Ce peut être parfois 25 000, mais c'est plus généralement 20 000. On constate une sous-représentation des États cumulant organisation décentralisée et intercommunalité. Sur huit États concernés, six sont marqués par un émiettement communal. Et parmi eux, la France se distingue en cela qu'elle cumule trois niveaux de collectivité et un nombre pléthorique de communes, plus de 36 000 quand, ailleurs, le maximum est de 9 000. Il est vrai qu'elle a du même coup poussé, par des incitations financières, au développement de l'intercommunalité.
Pour autant, on observe une tendance à l'harmonisation de l'organisation territoriale des États européens, sous l'impulsion de fondements communs. Les impératifs économiques, tout d'abord, érigés par la plupart des pays en obligation juridique via la charte européenne de l'autonomie locale et le traité sur la stabilité. L'exigence de transparence, ensuite, qui s'impose aux collectivités, requises de rendre compte de leur administration aux contribuables, et que l'on retrouve dans le projet de loi en cours d'examen. Alors que compétences et financements croisés provoquent une dilution, c'est là une revendication démocratique forte. Alors que toutes les réformes engagées en France se donnent sous ce registre de la démocratie, il est au reste paradoxal de constater que, dans le projet de loi en cours de navette, les règles de consultation des populations locales sur les regroupements ont été supprimées par voie d'amendements...
Autre question, les dispositifs utilisés dans la plupart des pays sont quasiment les mêmes. Les pays d'Europe du Nord ont opté, dans les années 1990, pour un renforcement de la décentralisation quand les autres pays tendaient plutôt à recentraliser, sous la pression d'une raréfaction des ressources. Depuis le milieu des années 2000, on assiste à un renversement de tendance : on va d'une logique incitative vers une logique plus coercitive. La France s'inscrit dans ce mouvement. Alors que l'intercommunalité reposait sur le consentement des communes, elle devient, avec la loi du 27 janvier 2014, réformant le statut des métropoles de droit commun ou à statut particulier, contraignante.
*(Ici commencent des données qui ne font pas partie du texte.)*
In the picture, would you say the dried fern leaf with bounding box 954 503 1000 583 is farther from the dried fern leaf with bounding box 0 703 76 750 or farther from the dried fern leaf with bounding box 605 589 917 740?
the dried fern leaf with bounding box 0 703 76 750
La voie consensuelle, incitative, n'ayant pas fonctionné, la France joue la carte autoritaire, comme l'ont fait le Danemark en supprimant les comtés ou la Grèce les départements, au profit des régions. De même, certains pays ont rendu les fusions de communes obligatoires, la loi ne leur permettant d'exercer certaines compétences qu'à partir d'un seuil de 20 000 habitants. Seuil que l'on retrouve dans la réforme en cours d'examen.
J'en viens à la clarification des compétences. Les pays européens sont tentés, même si persistent entre eux de grandes différences, d'aller vers une réduction des compétences des collectivités. La France s'inscrit dans cette tendance à alléger les structures territoriales, empilées au fil des textes de loi qui ont superposé aux différents niveaux de collectivités une multiplicité de structures intercommunales. Alors que l'on entendait simplifier, on a, à chaque fois, créé de nouvelles structures. Ce projet de loi marque la volonté, tout en respectant les diversités, d'aller vers l'unité. Parce que, même si son organisation est décentralisée, la France est une République une et indivisible.
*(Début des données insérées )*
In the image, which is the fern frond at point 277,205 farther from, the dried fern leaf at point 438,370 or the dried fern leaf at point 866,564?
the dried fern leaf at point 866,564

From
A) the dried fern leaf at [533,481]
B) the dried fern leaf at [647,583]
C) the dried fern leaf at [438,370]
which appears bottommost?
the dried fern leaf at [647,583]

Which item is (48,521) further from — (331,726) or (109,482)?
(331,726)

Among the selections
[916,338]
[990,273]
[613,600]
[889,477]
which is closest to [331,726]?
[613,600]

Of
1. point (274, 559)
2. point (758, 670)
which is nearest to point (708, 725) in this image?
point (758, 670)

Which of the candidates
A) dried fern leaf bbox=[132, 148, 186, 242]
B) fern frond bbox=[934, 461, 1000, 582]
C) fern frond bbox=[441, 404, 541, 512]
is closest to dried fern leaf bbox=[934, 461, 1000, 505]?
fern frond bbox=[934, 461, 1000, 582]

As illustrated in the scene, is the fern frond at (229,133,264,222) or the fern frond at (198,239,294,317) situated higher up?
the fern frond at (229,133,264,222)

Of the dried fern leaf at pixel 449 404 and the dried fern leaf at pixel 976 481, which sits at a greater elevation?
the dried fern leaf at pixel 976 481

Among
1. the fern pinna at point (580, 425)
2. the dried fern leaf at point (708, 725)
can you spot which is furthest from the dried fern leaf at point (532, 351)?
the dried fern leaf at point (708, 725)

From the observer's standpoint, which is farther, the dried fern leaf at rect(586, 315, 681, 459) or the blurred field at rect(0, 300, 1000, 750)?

Si la tendance est à recentraliser, c'est aussi parce que les États ont besoin de reprendre du pouvoir pour assurer le respect de leurs engagements en matière de redressement des finances publiques. Le projet de loi en cours d'examen prévoit ainsi que les collectivités pourront être amenées à prendre leur part des amendes réclamées par la Cour de justice de l'Union européenne en cas de manquement qui leur serait imputable. La France s'inscrit, par là, dans une tendance générale.